:: Brano proposto ::

_____

Era il
10 settembre 1979: Patti Smith, l’icona del rock alternativo, la
cantante poetessa bohemienne dalla voce selvaggia e graffiante, salì sul
palcoscenico di Firenze, di fronte a 50 mila giovani, per dire addio al
pubblico.
Quattro anni prima era uscito Horses, l’album che, sulle note di
un rock innovativo, la consacrò fra le stelle della musica. Magrissima,
essenziale fin dal look, brillante e provocatoria, anni dopo la Smith ha
ripreso a cantare, è tornata sotto i riflettori.
Oggi, a 62 anni, la ragazza che continua a far cantare l’America e il
mondo con il grande successo Because the night, ha messo da parte la
ribellione giovanile; ha affrontato il dolore per la perdita prematura di
suo marito, il chitarrista Fred Smith, e di suo fratello Tod. Continua a
scrivere poesie, ad amare visceralmente il suo pubblico.
A distanza di trent’anni da quell’addio toscano, Patti Smith torna a
Firenze per il grande evento "I was in Florence": tre giorni a lei dedicati con un’esposizione
di sue fotografie, un reading poetico, un incontro con il pubblico,
fino al concerto in piazza Santa Croce il 10. Un "diario della
memoria" per quest’artista molto legata all’Italia.
Patti Smith, cosa prova nel ricordare il grande concerto di Firenze
del 1979? Cosa significa per lei quell’evento?
«È un ricordo che mi dà grande emozione. Ho sempre desiderato
ritornare per dire grazie a tutte le persone che sono state presenti a quell’evento.
Ancora oggi, quando giro per l’Italia, la gente mi ferma e mi dice: "Patti, nel 1979 anche io ero a Firenze". Con l’Italia ho un
rapporto speciale: adoro la sua cultura, il cibo, l’accoglienza calorosa.
Sono appassionata di opera e ogni anno, a dicembre, mi regalo un soggiorno a
Milano: la mia piccola vacanza romantica».
Trent’anni fa lei lasciò il palcoscenico per prendersi cura della
sua famiglia, per essere madre e moglie...
«Trent’anni fa ho rinunciato alla fama, ma non all’arte. Io sono un’artista,
e ho sempre continuato a esserlo. In quel periodo di silenzio ho letto
molto, ho scritto poesie, mi sono dedicata alla fotografia… Mi sono
allontanata dal palcoscenico, che ovviamente è più remunerativo, ma non è
detto che sia più gratificante. Fare la madre è stata un’esperienza
meravigliosa che mi ha insegnato i valori della vita. E non è un lavoro
meno impegnativo; io non avevo un’inclinazione naturale alla vita
domestica, ma ho dovuto imparare a cambiare i pannolini, a pulire i
pavimenti. Rispetto le donne che scelgono la carriera; ma le madri che si
dedicano alla famiglia non hanno un compito meno importante. Io e mio marito
Fred abbiamo realizzato tanto insieme; ma le nostre imprese più belle sono
i nostri figli».

_____

:: Elenco ::
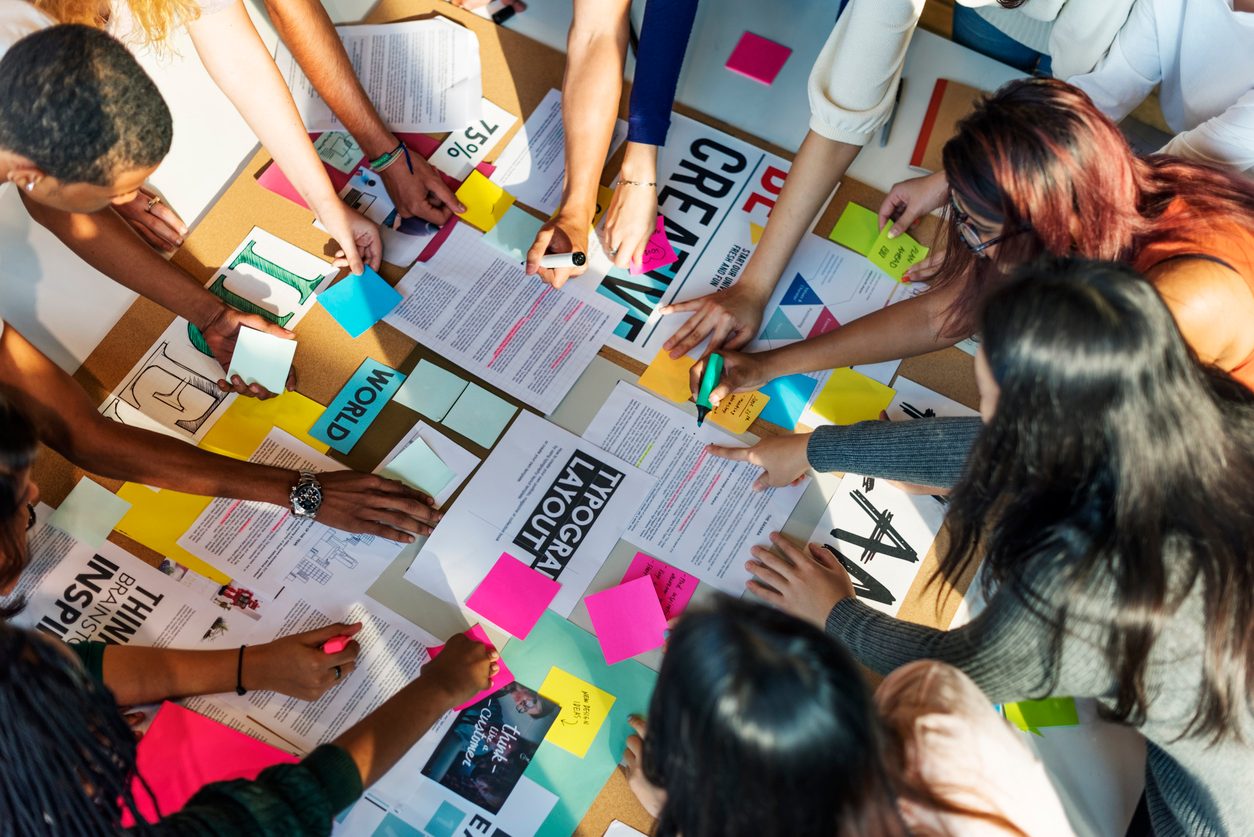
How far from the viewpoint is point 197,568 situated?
1.30 metres

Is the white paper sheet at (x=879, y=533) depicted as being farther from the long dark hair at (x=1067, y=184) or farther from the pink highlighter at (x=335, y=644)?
the pink highlighter at (x=335, y=644)

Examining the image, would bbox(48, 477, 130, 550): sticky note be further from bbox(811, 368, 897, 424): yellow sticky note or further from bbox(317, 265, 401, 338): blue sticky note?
bbox(811, 368, 897, 424): yellow sticky note

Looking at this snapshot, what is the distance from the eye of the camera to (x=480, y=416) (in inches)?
54.8

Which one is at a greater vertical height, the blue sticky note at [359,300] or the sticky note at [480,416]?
the blue sticky note at [359,300]

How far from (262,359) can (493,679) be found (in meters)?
0.58

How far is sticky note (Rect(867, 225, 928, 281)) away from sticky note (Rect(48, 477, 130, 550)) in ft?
3.85

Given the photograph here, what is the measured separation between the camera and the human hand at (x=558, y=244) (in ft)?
4.77

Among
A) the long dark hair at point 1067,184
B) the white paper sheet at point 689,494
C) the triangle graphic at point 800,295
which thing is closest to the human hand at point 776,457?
the white paper sheet at point 689,494

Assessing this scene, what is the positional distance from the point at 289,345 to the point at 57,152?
464 mm

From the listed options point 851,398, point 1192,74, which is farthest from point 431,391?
point 1192,74

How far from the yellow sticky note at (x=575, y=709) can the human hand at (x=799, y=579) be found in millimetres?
256

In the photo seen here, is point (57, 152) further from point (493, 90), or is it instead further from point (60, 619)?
point (493, 90)

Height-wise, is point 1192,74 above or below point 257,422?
above

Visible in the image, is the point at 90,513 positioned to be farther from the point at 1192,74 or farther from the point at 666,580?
the point at 1192,74
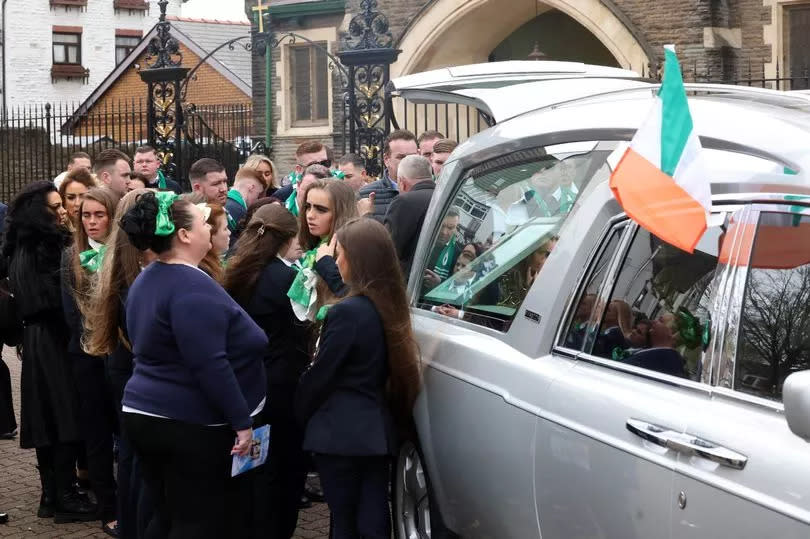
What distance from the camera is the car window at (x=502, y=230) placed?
14.5 feet

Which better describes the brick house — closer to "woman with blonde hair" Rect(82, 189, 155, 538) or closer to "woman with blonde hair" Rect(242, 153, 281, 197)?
"woman with blonde hair" Rect(242, 153, 281, 197)

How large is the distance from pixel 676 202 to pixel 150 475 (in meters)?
2.75

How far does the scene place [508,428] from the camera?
166 inches

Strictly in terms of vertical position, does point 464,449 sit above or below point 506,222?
below

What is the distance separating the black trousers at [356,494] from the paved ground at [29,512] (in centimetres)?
182

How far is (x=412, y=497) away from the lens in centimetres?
541

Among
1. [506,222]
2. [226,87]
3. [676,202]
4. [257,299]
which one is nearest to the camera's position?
[676,202]

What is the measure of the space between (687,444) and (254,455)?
2.33 m

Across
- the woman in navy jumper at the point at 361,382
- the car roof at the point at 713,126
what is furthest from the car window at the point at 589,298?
the woman in navy jumper at the point at 361,382

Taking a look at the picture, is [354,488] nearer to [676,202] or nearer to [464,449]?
[464,449]

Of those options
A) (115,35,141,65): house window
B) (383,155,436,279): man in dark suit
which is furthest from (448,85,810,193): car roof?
(115,35,141,65): house window

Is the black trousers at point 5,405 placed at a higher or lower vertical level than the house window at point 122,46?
lower

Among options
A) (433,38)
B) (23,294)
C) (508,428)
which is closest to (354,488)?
(508,428)

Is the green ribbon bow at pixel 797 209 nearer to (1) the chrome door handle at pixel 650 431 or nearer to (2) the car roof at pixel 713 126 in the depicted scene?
(2) the car roof at pixel 713 126
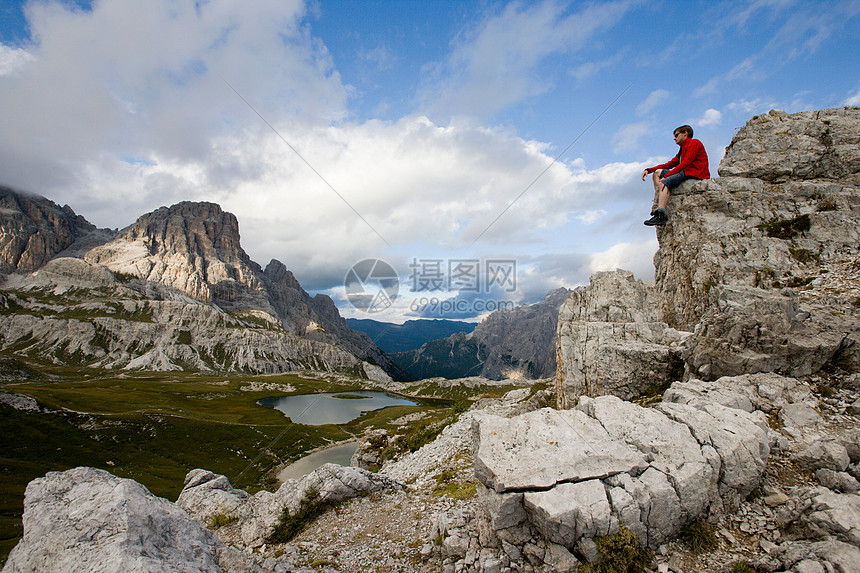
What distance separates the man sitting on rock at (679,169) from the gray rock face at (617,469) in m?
16.4

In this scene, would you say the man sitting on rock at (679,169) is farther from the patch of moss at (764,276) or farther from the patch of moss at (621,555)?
the patch of moss at (621,555)

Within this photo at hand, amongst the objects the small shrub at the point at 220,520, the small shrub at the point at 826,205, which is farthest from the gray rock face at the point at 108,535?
the small shrub at the point at 826,205

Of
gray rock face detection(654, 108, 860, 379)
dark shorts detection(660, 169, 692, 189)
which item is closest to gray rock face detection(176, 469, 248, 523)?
gray rock face detection(654, 108, 860, 379)

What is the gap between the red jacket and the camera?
69.7 feet

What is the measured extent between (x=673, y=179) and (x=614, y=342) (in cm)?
1173

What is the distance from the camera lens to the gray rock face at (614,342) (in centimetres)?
1831

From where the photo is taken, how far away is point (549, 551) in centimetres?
861

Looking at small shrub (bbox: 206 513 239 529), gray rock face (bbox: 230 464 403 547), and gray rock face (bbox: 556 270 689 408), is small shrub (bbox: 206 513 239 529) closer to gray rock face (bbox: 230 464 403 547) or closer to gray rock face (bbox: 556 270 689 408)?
gray rock face (bbox: 230 464 403 547)

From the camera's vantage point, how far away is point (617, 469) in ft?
30.3

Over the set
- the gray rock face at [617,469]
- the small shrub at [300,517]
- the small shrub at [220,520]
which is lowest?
the small shrub at [220,520]

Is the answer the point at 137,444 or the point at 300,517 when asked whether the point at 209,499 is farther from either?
the point at 137,444

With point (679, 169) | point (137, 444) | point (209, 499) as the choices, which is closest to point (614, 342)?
point (679, 169)

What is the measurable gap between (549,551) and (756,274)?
771 inches

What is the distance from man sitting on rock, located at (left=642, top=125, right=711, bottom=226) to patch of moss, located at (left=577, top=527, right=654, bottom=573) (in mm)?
21347
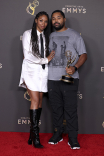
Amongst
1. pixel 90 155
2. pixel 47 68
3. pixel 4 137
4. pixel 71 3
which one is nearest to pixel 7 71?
pixel 47 68

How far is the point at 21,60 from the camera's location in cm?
269

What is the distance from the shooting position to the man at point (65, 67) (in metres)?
2.28

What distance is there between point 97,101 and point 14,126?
1304 millimetres

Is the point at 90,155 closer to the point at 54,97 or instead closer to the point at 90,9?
the point at 54,97

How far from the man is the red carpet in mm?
130

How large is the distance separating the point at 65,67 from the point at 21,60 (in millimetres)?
745

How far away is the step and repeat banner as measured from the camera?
8.52 ft

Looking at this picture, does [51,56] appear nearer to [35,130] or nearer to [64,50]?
[64,50]

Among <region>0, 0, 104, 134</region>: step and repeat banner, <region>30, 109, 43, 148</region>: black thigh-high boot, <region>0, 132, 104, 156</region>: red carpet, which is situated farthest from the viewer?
<region>0, 0, 104, 134</region>: step and repeat banner

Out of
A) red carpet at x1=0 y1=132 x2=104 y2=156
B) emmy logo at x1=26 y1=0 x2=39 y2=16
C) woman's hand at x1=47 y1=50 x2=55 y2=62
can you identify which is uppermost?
emmy logo at x1=26 y1=0 x2=39 y2=16

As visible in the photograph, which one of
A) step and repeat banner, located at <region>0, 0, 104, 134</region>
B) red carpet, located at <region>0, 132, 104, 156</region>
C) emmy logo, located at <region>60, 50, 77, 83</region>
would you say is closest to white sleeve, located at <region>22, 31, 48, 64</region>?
emmy logo, located at <region>60, 50, 77, 83</region>

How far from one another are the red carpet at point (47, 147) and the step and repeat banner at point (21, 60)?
0.64 feet

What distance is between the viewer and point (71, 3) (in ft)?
8.50

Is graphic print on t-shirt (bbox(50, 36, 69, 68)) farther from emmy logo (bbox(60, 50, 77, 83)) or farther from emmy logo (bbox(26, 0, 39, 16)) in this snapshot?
emmy logo (bbox(26, 0, 39, 16))
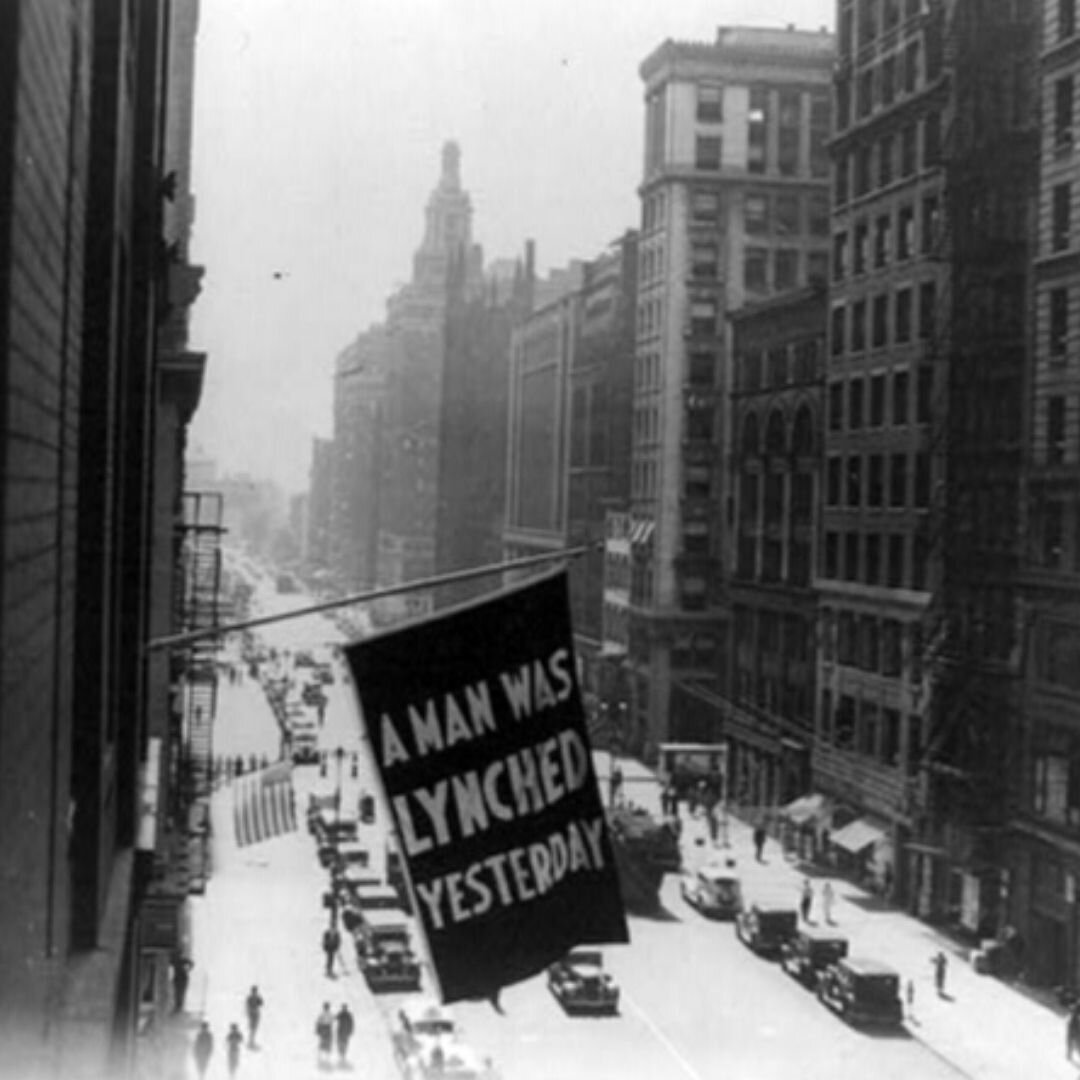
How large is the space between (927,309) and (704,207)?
28.0m

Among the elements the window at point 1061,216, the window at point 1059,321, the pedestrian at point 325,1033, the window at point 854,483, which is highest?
the window at point 1061,216

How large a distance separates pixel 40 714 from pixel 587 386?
76.7 meters

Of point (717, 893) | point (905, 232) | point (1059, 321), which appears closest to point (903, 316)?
point (905, 232)

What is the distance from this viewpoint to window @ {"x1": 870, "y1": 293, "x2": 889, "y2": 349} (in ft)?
167

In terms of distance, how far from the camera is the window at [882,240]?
5112 centimetres

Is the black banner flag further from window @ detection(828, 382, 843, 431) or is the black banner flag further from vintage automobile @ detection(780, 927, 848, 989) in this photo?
window @ detection(828, 382, 843, 431)

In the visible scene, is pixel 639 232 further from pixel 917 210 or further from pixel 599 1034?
pixel 599 1034

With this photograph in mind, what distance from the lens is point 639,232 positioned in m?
80.5

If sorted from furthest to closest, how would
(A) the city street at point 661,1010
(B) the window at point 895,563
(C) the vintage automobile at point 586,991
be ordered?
(B) the window at point 895,563 → (C) the vintage automobile at point 586,991 → (A) the city street at point 661,1010

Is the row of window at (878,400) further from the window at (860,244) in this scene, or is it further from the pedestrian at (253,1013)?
the pedestrian at (253,1013)

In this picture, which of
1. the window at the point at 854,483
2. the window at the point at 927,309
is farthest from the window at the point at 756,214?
the window at the point at 927,309

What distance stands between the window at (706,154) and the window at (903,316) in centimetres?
2570

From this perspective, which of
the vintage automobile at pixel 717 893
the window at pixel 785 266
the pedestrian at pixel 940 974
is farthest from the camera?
the window at pixel 785 266

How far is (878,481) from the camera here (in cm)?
5138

_____

:: Compiti da svolgere ::
A) In quale data Patti Smith salì sul palcoscenico di Firenze per dire addio al pubblico, secondo l'intervista a Patti Smith?
B) Elenca tutti gli appuntamenti dell'evento "I was in Florence" indicati nell'intervista a Patti Smith.
C) Prosegui l'intervista a Patti Smith a partire dall'ultima frase riportata.
Le righe non hanno alcun legame con l'intervista a Patti Smith.

:: Risposte ::
A) Il 10 settembre 1979.

B)
- un'esposizione di sue fotografie
- un reading poetico
- un incontro con il pubblico
- il concerto in piazza Santa Croce il 10

C)
I suoi due figli, Jackson e Jessica sono entrambi musicisti. Che
rapporto ha con loro?
«Io e Fred siamo stati sempre più preoccupati della loro crescita
umana
e personale più che professionale. Jackson e Jesse hanno obiettivi
molto
diversi da quelli che avevamo io e Fred. Jackson è sposato, vive a
Detroit
e insegna chitarra. Jesse suona il pianoforte e compone; ancora è
alla
ricerca della sua strada. Siamo sempre stati una famiglia molto
unita; ci
siamo sempre sostenuti a vicenda. Con Jesse ci vediamo spesso,
perché
viviamo entrambe a New York. Lei aveva 6 anni quando il padre è
morto. Ma io rivedo nei miei figli l’immagine di Fred. Lui è morto a 45
anni;
è stato un grande uomo, mi ha insegnato tanto».
Una volta lei disse che i più grandi performer di tutti i tempi sono
stati Mick Jagger, Hitler e Gesù Cristo. Non le sembra un accostamento
azzardato e provocatorio?
«L’ho detto tantissimi anni fa. Mi rendo ben conto che stiamo parlando
di personaggi radicalmente diversi fra di loro, ma mi riferivo soltanto al
carisma, alla capacità di comunicare con le masse. Oggi, questa capacità
ce l’ha Obama o Ralph Nader (politico americano candidato alla presidenza,
ndr). Quanto a me, io ho sempre cercato di stabilire un contatto con
il pubblico; non mi interessano le luci e le telecamere, mi interessa la
gente; e voglio che ogni singolo spettatore si senta partecipe, perché
ognuno è importante».
Ha sempre trasmesso messaggi politici. Oggi per cosa vale la pena
cantare?
«Viviamo in un mondo complicato e corrotto. Dobbiamo far sentire a chi
governa che il "noi" esiste ancora, che si può ancora credere nel
potere collettivo delle persone».
Pensa che Barack Obama rappresenti il nuovo sogno americano?
«Per il momento rappresenta la spazzola americana: ha dovuto ripulire l’America
dai danni delle amministrazioni precedenti. Il Paese è in una fase di
ricostruzione: non è ancora il tempo dei sogni».
Il suo libro preferito?
«Porto sempre con me una piccola Bibbia. Di recente ho riletto Pinocchio;
e poi mi piace Peter Pan. Adoro i libri di fiabe di quando ero
piccola».
Quando viaggia c’è qualcosa che porta sempre con sé?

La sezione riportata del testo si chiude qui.